Esse era o meu ponto fraco enquanto enfermeiro. Atender crianças no pronto socorro me atormentava de modo que eu passava dias me recordando dos atendimentos e sofrendo com pesadelos.

Eliza saiu pela porta. Coloquei o prontuário, que eu segurava, na estante do armário e também saí da sala apressadamente.

Encontrei uma maca sendo empurrada pela equipe de enfermeiras. Por eu ser o único homem, me prontifiquei a empurrar a maca no lugar delas. Encarar a criança sobre o leito fez o meu corpo gelar.

Era um menino da idade do Samuel. Ele estava chorando. A tíbia direita tinha se partido e rasgado os músculos e a pele, ficando exposta. Uma mulher nos seguia em meio a gritos desesperados.

— Alguém ajuda ele! Meu Deus, ajuda meu filho! — Ela chorava. Mas eu não podia parar para tentar acalmar a mulher.

Doutor Antônio se aproximou de nós e olhou para a criança.

— Sem dúvida isso é caso de cirurgia. — A voz do médico era calma. Ninguém ali se assustava com as emergências, era uma rotina.

A mãe da criança gritou ao ouvir aquilo e, contagiado pelo desespero da mãe, o menino gritou ainda mais.

— Alessandra, ajuda a mãe. — Antônio ordenou. A enfermeira irreverente assentiu e se aproximou da mulher, tocando-lhe o ombro. Bastou isso para que a pobre genitora desabasse em soluços. Alessandra a abraçou e a mulher chorou nos braços dela.

Eu precisava continuar. Empurrei a maca até uma sala de emergência. Junto de mim, estava Eliza, doutor Antônio e uma enfermeira chamada Míriam, que devia ter a mesma idade que o médico.

— Cadê minha mãe? — A criança gritou. Seus gritos eram altos e agudos, repletos de desespero. — Tá doendo! Cadê a minha mãe? — Quando alguém tentava o tocar, o menino se debatia e se esquivava.

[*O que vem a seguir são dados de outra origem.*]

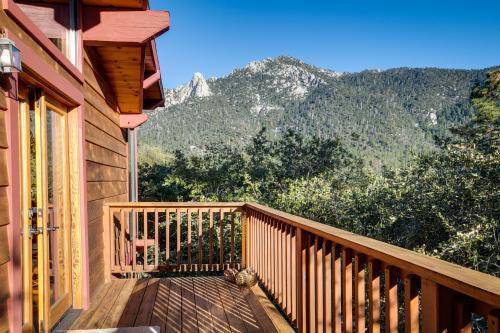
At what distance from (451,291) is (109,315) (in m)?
2.80

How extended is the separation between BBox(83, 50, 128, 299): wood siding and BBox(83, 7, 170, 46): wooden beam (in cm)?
38

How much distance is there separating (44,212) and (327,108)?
1362 inches

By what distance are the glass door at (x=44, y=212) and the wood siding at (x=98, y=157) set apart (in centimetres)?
57

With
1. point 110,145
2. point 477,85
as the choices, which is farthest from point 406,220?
point 477,85

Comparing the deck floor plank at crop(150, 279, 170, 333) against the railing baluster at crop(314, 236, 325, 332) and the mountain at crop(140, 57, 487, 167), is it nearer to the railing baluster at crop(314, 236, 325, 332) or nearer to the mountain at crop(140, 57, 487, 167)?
the railing baluster at crop(314, 236, 325, 332)

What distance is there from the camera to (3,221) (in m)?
1.81

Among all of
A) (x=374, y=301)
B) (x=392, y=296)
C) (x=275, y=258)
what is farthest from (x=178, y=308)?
(x=392, y=296)

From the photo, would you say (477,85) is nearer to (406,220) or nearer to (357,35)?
(406,220)

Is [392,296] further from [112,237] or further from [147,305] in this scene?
[112,237]

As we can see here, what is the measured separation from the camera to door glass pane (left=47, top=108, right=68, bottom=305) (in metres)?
2.62

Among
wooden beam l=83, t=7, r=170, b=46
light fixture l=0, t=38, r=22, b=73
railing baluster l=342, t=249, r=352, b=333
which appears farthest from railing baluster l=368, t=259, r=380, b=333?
wooden beam l=83, t=7, r=170, b=46

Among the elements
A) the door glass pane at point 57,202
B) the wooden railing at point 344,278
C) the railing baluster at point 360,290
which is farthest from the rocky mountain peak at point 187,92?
the railing baluster at point 360,290

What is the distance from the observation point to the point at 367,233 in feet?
30.5

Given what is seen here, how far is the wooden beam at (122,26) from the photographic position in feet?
10.0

— Míriam, a profilaxia.  — A mulher de meia idade assentiu e saiu, às pressas da sala, para trazer os antibióticos profiláticos. Míriam era experiente, já sabia de cor quais medicações e vacinas eram usadas em cada tipo de profilaxia. — Mikael, faz a analgesia com opióide pra que a Eliza consiga fazer a imobilização da perna e a higienização. O paciente tá muito agitado.